──────── Data for the task ────────
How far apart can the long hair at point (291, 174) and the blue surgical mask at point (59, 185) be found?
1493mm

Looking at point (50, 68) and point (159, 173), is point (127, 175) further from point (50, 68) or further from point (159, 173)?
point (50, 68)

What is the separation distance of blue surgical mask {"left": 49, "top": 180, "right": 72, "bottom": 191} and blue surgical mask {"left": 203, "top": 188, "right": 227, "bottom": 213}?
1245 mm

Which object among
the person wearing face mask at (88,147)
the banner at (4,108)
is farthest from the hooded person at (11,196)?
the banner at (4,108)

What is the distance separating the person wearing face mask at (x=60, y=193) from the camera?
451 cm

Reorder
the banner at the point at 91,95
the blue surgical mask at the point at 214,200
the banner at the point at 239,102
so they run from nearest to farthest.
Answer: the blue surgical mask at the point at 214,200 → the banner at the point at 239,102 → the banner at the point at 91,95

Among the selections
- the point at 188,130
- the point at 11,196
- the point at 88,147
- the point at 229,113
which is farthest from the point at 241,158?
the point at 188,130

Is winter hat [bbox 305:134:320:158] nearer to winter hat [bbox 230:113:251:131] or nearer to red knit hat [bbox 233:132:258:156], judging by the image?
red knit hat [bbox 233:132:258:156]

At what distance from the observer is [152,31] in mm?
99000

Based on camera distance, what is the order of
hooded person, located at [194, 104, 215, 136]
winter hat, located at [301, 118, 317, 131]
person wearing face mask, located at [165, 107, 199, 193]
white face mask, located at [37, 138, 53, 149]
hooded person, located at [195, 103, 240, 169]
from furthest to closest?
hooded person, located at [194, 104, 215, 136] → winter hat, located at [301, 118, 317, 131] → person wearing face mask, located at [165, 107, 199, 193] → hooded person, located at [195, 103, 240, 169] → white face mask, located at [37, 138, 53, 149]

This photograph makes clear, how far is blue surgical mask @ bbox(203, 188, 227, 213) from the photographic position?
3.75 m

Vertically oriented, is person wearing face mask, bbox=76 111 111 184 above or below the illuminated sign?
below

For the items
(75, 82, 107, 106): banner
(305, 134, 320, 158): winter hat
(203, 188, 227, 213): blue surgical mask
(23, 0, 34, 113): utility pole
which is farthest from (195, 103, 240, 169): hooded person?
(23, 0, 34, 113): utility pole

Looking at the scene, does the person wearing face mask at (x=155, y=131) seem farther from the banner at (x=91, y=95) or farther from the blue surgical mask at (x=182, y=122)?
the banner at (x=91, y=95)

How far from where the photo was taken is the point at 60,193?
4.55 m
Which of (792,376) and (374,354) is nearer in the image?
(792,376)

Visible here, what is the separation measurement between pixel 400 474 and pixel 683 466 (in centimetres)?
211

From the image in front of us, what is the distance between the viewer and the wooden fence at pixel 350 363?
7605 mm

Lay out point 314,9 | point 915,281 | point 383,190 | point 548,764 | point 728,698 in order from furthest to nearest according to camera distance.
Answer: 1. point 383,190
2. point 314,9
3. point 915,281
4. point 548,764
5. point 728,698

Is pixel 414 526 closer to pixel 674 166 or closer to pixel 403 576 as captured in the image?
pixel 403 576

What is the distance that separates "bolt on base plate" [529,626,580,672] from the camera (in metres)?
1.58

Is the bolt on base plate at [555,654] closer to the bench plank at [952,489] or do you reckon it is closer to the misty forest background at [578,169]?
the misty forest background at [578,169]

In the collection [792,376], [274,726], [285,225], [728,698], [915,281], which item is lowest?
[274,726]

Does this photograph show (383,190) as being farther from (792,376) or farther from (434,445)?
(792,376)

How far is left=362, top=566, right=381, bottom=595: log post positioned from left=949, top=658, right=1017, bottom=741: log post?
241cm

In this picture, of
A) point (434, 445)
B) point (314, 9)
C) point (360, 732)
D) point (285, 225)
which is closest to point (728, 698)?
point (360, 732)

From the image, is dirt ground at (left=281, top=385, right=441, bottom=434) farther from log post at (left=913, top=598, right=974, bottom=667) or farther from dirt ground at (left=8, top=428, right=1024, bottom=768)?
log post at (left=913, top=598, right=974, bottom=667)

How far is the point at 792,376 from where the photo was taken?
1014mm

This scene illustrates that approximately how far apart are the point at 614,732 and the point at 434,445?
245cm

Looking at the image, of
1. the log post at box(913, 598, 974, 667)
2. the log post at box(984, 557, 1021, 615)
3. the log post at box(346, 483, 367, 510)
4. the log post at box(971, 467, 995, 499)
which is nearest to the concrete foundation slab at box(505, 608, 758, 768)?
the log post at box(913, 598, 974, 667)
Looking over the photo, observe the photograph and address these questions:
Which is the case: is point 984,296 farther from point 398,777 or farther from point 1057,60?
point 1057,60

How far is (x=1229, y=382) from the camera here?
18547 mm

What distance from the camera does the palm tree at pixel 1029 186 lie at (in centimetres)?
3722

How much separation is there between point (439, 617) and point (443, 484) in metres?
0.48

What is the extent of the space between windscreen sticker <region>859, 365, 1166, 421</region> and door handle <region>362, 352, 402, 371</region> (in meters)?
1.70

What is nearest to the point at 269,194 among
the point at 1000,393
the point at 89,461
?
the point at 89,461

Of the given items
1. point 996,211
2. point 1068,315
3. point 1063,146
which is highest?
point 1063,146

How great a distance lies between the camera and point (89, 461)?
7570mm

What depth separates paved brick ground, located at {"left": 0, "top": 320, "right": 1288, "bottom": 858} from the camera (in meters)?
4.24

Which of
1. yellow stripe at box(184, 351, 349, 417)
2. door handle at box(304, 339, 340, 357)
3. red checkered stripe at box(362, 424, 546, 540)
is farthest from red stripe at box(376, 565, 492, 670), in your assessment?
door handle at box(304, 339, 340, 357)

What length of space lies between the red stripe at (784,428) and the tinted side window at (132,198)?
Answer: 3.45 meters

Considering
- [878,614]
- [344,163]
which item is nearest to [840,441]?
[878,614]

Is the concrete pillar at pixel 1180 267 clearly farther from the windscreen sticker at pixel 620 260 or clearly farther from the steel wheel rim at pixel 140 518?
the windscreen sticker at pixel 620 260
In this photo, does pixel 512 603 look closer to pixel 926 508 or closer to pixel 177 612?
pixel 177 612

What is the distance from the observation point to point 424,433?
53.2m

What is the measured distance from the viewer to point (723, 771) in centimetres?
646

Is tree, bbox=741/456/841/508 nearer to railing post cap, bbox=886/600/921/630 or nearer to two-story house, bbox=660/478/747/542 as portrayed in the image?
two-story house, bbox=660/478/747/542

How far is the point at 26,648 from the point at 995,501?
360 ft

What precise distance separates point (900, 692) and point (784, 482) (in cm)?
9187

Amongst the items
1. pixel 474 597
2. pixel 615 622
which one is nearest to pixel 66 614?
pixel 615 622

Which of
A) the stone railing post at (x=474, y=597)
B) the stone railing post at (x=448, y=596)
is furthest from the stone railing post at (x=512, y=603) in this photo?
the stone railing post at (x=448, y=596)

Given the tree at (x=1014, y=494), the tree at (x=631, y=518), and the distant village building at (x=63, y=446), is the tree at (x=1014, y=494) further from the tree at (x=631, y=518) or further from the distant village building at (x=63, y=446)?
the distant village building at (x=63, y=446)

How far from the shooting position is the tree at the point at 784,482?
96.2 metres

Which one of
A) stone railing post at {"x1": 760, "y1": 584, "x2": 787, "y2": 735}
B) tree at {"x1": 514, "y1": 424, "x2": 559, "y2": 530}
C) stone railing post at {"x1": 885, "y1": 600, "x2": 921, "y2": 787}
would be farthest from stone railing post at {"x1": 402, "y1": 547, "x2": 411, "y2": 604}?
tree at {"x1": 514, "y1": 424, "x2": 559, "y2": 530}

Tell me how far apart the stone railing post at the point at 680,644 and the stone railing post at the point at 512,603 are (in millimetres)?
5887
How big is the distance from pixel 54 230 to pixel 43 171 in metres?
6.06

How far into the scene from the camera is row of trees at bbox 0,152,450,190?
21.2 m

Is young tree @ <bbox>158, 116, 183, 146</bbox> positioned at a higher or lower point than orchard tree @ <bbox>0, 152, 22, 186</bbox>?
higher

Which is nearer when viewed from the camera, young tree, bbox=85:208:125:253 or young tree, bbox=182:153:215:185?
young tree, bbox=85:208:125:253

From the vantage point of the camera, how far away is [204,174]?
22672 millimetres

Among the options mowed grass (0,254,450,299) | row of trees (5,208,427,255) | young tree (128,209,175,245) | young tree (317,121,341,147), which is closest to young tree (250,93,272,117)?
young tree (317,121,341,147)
────────
Quote the lines of the listing above that run from the line with "Which one of" through its last line, both included, and nothing else.

Which one of
A) stone railing post at {"x1": 760, "y1": 584, "x2": 787, "y2": 735}
B) tree at {"x1": 514, "y1": 424, "x2": 559, "y2": 530}
C) stone railing post at {"x1": 885, "y1": 600, "x2": 921, "y2": 787}
would be farthest from stone railing post at {"x1": 402, "y1": 547, "x2": 411, "y2": 604}?
tree at {"x1": 514, "y1": 424, "x2": 559, "y2": 530}

Tell me how far apart the stone railing post at the point at 680,644 and the stone railing post at the point at 512,603 are (in millimetres)?
5887
How big is the distance from pixel 54 230 to pixel 43 171 in metres?
6.06

How far into the scene from the camera is row of trees at bbox 0,152,450,190?
21.2 m

Is young tree @ <bbox>158, 116, 183, 146</bbox> positioned at a higher or lower point than orchard tree @ <bbox>0, 152, 22, 186</bbox>?
higher

Which is nearer when viewed from the camera, young tree, bbox=85:208:125:253 or young tree, bbox=182:153:215:185?
young tree, bbox=85:208:125:253

From the vantage point of the camera, how far away is [204,174]?
22672 millimetres

Among the options mowed grass (0,254,450,299) | row of trees (5,208,427,255) | young tree (128,209,175,245) | young tree (317,121,341,147), which is closest to young tree (250,93,272,117)?
young tree (317,121,341,147)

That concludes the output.